From training staff in the nuances of crypto assets to establishing cryptocurrency exchange-traded funds (ETFs) and building facilities to take custodial ownership of clients’ assets, the pace of adoption within previously reluctant organisations has accelerated.
As traditional banking takes lessons from crypto assets, the inverse is also true. With the greater incursion of mainstream banking into the crypto market, this new asset class is adopting principles from the established assets, with investors rightly expecting a similar degree of regulatory accountability, transparency and reliability.

Transparency and the advantages of blockchain technologies are key to the surging growth of cryptocurrencies, and an imperative driver of its future. When applied to a system still rooted in legacy, the possibilities are set to be bountiful.

“In the longer term, increasing numbers of assets are likely to be digitised,” says Philip Gradwell, chief economist at Chainalysis.

“Already, stablecoins such as USDC are digitising dollars, and crypto exchanges are tokenising stocks. If legacy banks do not get familiar with blockchain technology then they will lose business as assets move to new platforms,” he says.

It is no secret that investors are demanding access to cryptocurrencies. On the retail side, the FCA estimates that 2.3 million adults hold crypto assets in the UK. Likewise, institutionally, hedge fund managers expect to hold 7% of assets in crypto within five years, research from fund administrator Intertrust suggests.

But pairing the opportunities of the asset with forward-looking regulation is a hurdle not yet tackled by many governments.

Nevertheless, a post-Brexit regulatory overhaul, as recommended by the Kalifa review of the UK’s fintech sector, is on the horizon, presenting legislators with an opportunity to cultivate an environment that supports the proper use and regulation of cryptocurrencies, and to turn the UK into a global hub for the industry.

Such regulation that facilitates the transparent use of cryptocurrencies is set to be beneficial for investors, and already the FCA is wielding its power to support crypto-holders, with pressure placed on the industry to step up efforts to meet anti-money-laundering standards. Existing regulation will only go so far in ensuring the longevity of the asset, and if the asset is to further proliferate, more needs to be done.

In India, a nation whose official stance on crypto has been unclear for some time, bitcoin’s anticipated classification as an asset class comes in parallel with new regulations that seek to bolster the positive effect of crypto assets on the nation’s economy.

Recently, India’s imposing regulation on cryptocurrencies may have stifled the opportunities for its citizens to capitalise on the asset.

Chainalysis research found that bitcoin investment gains in India stood at $241m (£173m) in 2020, significantly below the expected gain owing to the nation’s GDP and population.
“Right-sized regulatory oversight and supervision, that which ensures financial integrity without compromising the development and adoption of the ecosystem will encourage economic growth and technological advancement in tandem,” said Jesse Spiro, chief of government affairs at Chainalysis.

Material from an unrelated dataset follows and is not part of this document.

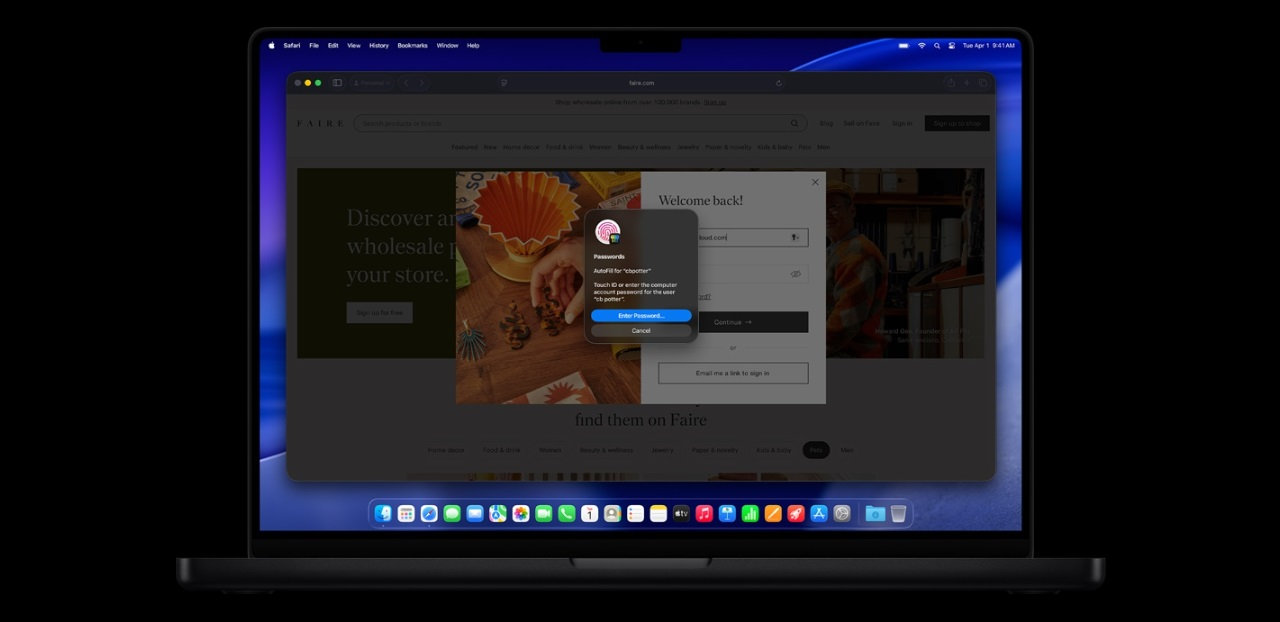 Notebook Apple MacBook Pro 14, čip M5, zabezpečení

Meanwhile, US financial authorities are taking steps to have a more active role in market regulation. It is hoped that better federal oversight will reduce risk exposure to investors.
Fundamentally, crypto assets are primed to embrace the growing need for accountability, both from a regulatory stance, as well as from the practical application of the mainstreaming of the asset class.

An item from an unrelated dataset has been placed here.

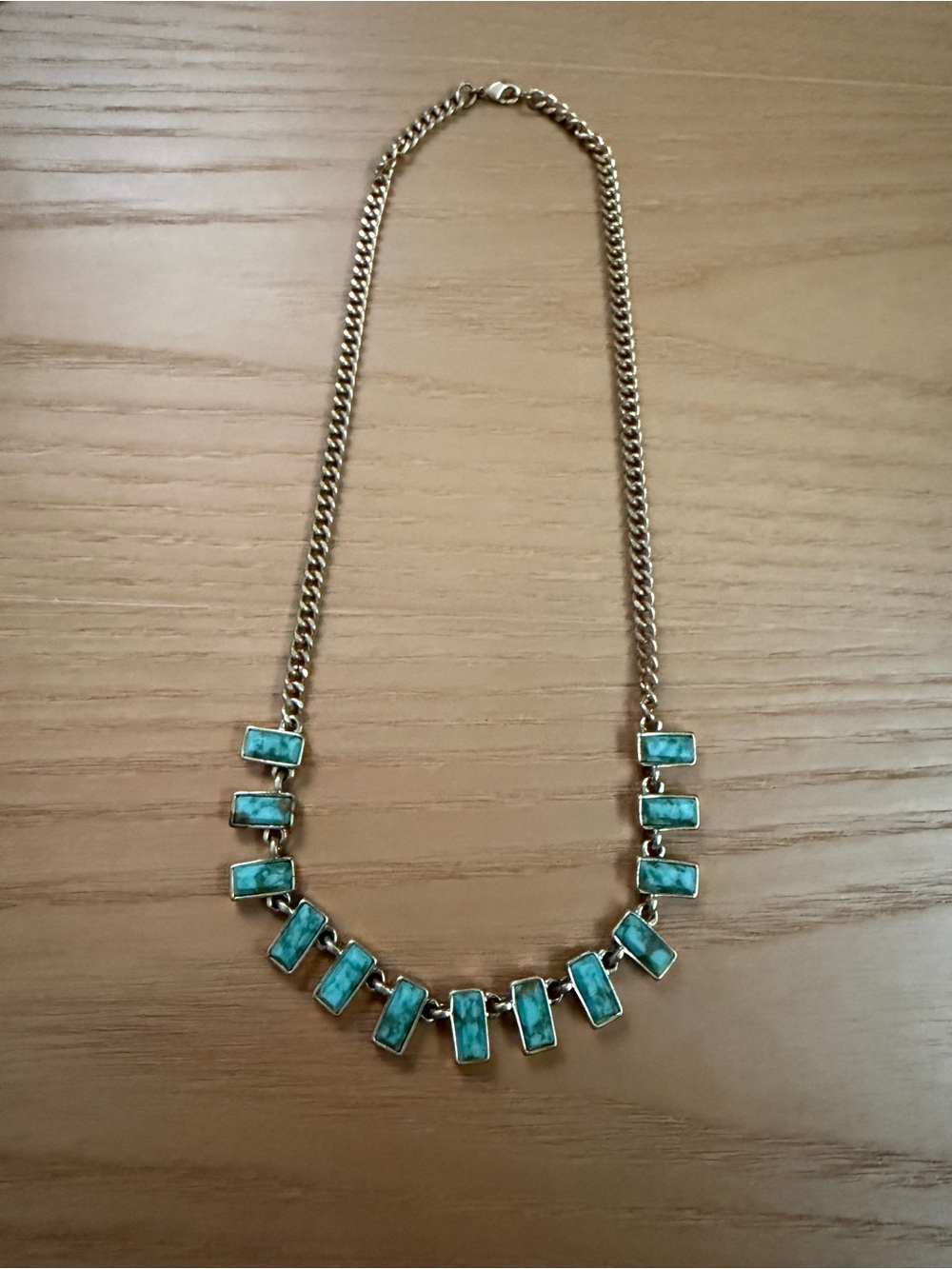 Lucky Brand Turquoise and Gold Collar Necklace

Blockchain technologies have already instilled an unprecedented discourse of transparency within the financial sector, and that principle cannot be impeded on by regulation.

“Given the transparency crypto assets provide, regulators should seek to apply additional regulation around activity, not the technology itself,” says Spiro.

Unlocking opportunity is fundamental to cryptocurrencies and the returns available to investors, but furthering the reach of the asset requires a broad spectrum of industry support.

From institutional dollars projecting cryptocurrencies into the mainstream to regulation cementing its longevity, the transition of crypto is dependent on its fundamental tenets - transparency and accountability – and backing those ideas now will go some way in creating more opportunities down the road.